___ SUPPLIED MATERIAL

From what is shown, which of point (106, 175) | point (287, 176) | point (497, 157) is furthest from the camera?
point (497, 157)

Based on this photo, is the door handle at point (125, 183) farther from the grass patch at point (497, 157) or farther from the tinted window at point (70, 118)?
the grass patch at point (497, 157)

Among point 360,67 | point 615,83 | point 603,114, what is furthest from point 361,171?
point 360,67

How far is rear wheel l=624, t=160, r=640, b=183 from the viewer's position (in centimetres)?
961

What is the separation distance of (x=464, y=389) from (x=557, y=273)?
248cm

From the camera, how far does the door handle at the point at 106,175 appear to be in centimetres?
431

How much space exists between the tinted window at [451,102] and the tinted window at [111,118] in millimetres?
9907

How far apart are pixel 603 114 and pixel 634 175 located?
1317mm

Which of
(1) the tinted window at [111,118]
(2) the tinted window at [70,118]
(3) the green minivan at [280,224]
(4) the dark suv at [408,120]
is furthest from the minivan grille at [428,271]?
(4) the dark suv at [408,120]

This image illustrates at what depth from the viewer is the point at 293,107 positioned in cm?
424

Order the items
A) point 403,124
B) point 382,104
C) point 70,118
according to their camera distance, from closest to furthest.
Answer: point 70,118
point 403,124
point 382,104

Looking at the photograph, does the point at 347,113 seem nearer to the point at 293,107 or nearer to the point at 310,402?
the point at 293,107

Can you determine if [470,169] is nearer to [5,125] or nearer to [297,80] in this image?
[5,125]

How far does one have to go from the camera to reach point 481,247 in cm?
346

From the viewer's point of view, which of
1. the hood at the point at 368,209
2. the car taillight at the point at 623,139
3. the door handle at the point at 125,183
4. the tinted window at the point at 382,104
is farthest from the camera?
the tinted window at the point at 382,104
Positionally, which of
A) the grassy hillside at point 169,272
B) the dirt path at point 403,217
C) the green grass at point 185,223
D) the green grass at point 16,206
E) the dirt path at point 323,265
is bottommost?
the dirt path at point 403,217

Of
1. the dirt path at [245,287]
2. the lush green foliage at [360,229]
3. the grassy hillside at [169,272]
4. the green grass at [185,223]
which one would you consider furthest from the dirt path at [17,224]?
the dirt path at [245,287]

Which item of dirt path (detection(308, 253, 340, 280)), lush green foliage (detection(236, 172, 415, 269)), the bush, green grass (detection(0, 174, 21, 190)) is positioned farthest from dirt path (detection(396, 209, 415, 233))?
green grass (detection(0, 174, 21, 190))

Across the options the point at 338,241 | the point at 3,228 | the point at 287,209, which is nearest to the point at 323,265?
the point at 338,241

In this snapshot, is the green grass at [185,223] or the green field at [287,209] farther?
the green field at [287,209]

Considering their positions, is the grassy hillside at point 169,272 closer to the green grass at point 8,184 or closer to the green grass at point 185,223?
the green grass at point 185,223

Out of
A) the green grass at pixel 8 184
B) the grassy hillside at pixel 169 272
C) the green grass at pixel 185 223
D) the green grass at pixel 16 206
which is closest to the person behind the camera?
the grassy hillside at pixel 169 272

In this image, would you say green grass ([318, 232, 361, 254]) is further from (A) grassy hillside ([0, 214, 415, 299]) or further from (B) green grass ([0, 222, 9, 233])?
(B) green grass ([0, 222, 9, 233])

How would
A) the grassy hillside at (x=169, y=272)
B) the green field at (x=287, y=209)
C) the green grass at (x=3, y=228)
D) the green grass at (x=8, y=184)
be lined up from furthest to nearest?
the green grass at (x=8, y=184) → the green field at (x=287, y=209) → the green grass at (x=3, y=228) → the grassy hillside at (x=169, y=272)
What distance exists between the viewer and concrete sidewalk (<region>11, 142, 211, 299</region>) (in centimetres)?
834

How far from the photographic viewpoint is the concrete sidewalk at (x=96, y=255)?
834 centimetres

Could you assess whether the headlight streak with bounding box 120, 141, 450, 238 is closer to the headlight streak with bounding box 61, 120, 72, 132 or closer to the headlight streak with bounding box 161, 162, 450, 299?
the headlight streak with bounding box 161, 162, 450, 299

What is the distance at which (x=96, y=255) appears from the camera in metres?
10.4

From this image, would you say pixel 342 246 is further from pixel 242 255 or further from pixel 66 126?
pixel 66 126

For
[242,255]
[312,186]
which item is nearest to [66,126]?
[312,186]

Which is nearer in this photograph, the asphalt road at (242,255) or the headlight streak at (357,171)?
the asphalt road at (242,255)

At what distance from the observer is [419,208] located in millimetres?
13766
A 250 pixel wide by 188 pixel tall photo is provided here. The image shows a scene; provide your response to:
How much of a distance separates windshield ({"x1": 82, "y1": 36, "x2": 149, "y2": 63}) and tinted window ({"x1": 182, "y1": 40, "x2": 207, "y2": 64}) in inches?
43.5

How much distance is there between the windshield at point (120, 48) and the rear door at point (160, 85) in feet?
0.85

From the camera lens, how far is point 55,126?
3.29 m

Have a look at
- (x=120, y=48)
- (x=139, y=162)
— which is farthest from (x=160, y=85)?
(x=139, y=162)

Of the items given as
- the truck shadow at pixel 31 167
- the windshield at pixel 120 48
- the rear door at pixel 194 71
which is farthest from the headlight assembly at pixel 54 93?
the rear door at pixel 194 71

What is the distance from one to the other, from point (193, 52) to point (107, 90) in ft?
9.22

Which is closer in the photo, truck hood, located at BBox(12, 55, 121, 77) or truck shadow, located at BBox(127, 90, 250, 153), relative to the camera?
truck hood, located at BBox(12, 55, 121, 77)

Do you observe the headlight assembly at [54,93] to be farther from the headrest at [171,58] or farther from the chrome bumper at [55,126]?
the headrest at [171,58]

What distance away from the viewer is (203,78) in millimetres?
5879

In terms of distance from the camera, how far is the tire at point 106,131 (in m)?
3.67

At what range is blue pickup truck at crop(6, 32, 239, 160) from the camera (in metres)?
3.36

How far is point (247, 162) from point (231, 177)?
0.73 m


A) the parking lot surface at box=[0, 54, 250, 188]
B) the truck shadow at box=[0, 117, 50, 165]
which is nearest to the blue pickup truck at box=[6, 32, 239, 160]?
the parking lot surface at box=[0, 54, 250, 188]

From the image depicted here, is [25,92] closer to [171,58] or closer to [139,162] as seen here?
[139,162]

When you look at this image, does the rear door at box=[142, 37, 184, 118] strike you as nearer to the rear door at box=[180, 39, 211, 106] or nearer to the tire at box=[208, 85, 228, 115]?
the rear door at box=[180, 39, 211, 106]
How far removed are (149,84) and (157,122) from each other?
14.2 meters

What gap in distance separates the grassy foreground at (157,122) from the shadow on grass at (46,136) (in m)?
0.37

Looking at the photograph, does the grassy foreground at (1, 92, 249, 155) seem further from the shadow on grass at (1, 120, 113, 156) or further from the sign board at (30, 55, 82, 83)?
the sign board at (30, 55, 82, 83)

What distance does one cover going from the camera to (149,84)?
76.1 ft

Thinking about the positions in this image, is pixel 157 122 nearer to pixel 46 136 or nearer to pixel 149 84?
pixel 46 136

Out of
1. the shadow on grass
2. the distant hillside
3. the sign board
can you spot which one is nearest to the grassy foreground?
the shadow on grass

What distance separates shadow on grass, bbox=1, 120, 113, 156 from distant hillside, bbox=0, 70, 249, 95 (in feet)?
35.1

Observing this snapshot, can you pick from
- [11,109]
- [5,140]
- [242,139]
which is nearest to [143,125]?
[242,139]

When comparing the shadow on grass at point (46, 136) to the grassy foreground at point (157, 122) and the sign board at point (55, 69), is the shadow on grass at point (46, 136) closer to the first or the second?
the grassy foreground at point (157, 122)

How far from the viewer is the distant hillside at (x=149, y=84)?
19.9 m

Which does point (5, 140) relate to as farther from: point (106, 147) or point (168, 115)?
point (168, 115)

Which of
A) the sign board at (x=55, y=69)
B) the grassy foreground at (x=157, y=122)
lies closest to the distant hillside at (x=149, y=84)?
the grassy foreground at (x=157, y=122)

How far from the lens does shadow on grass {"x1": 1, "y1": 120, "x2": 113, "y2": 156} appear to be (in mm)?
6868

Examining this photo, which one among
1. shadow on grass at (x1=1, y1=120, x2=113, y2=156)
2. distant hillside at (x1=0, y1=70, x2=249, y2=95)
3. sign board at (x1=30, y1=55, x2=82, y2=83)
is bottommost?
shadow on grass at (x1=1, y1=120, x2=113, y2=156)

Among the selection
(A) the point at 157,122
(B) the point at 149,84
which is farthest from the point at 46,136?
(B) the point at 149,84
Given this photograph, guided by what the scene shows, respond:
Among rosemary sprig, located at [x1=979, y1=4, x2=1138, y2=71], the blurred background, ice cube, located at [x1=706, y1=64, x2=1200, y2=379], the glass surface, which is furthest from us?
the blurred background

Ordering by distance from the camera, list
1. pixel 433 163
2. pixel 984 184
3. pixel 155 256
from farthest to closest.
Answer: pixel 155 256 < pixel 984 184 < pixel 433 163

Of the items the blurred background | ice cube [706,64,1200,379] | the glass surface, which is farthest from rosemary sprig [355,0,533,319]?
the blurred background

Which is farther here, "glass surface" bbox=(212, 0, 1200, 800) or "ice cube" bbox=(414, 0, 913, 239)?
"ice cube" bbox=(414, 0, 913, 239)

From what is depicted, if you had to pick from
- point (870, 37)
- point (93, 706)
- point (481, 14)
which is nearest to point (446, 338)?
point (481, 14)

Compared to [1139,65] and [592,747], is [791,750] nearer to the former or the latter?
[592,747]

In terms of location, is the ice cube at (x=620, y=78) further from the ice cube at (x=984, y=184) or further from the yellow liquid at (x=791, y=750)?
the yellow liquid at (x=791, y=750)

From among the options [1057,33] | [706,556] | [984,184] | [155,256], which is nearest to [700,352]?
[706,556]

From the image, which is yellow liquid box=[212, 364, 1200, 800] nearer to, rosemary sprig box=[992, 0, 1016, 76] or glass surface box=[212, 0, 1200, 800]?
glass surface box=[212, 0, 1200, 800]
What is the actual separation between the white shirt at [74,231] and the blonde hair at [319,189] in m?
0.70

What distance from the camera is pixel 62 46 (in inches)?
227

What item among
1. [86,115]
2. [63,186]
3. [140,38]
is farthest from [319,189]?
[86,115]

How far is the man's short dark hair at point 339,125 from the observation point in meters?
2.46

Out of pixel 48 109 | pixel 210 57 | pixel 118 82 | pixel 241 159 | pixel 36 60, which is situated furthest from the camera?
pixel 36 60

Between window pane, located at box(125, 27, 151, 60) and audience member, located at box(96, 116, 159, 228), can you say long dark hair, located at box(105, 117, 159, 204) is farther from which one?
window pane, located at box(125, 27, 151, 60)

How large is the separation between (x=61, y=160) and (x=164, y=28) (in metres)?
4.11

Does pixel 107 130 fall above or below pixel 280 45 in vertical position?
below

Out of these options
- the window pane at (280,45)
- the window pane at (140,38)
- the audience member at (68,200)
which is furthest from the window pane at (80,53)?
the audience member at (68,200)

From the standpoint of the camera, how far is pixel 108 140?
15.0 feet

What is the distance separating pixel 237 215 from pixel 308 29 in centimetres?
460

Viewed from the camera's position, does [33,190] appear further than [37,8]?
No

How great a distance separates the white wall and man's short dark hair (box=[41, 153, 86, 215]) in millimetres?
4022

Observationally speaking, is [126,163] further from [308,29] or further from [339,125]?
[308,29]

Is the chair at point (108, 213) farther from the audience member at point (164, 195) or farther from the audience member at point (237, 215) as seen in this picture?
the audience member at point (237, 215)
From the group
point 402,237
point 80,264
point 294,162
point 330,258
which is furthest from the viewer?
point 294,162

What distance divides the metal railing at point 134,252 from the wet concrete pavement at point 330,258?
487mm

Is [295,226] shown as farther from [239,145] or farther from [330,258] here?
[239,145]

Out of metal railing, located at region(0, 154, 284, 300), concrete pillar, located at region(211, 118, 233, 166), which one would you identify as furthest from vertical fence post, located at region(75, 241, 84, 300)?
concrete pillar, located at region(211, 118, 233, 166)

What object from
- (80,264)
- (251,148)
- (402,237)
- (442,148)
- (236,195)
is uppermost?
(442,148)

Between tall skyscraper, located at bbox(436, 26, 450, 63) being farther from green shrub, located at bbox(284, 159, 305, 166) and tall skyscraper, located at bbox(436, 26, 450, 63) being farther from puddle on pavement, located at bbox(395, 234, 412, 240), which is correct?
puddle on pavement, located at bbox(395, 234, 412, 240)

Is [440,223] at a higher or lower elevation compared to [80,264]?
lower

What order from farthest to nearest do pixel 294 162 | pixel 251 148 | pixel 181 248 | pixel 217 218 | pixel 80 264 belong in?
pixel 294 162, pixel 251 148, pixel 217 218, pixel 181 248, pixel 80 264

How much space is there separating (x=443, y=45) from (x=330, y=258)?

______

— STATED TASK —
Extract every line from the one containing "Observationally speaking, is" through the last line of the data, inclusive, exactly as written.

— WORKED ANSWER —
Observationally speaking, is [126,163] further from [308,29] or further from [339,125]?
[308,29]

Is the chair at point (108, 213) farther from the audience member at point (164, 195) or farther from the audience member at point (237, 215) as seen in this picture?
the audience member at point (237, 215)
From the group
point 402,237
point 80,264
point 294,162
point 330,258
which is furthest from the viewer?
point 294,162

What distance divides the metal railing at point 134,252 from the wet concrete pavement at point 330,258?
487mm

Is [295,226] shown as farther from [239,145] or farther from [330,258] here?
[239,145]

Out of metal railing, located at region(0, 154, 284, 300), concrete pillar, located at region(211, 118, 233, 166), which one would you identify as furthest from vertical fence post, located at region(75, 241, 84, 300)?
concrete pillar, located at region(211, 118, 233, 166)

What object from
- (80,264)
- (251,148)
- (402,237)
- (442,148)
- (236,195)
is uppermost?
(442,148)

Between tall skyscraper, located at bbox(436, 26, 450, 63) being farther from green shrub, located at bbox(284, 159, 305, 166) and tall skyscraper, located at bbox(436, 26, 450, 63) being farther from puddle on pavement, located at bbox(395, 234, 412, 240), which is correct?
puddle on pavement, located at bbox(395, 234, 412, 240)

Is [440,223] at a higher or lower elevation compared to [80,264]?
lower

What order from farthest to nearest do pixel 294 162 | pixel 251 148 | pixel 181 248 | pixel 217 218 | pixel 80 264 belong in?
pixel 294 162, pixel 251 148, pixel 217 218, pixel 181 248, pixel 80 264

How much space is there separating (x=443, y=45) from (x=330, y=258)?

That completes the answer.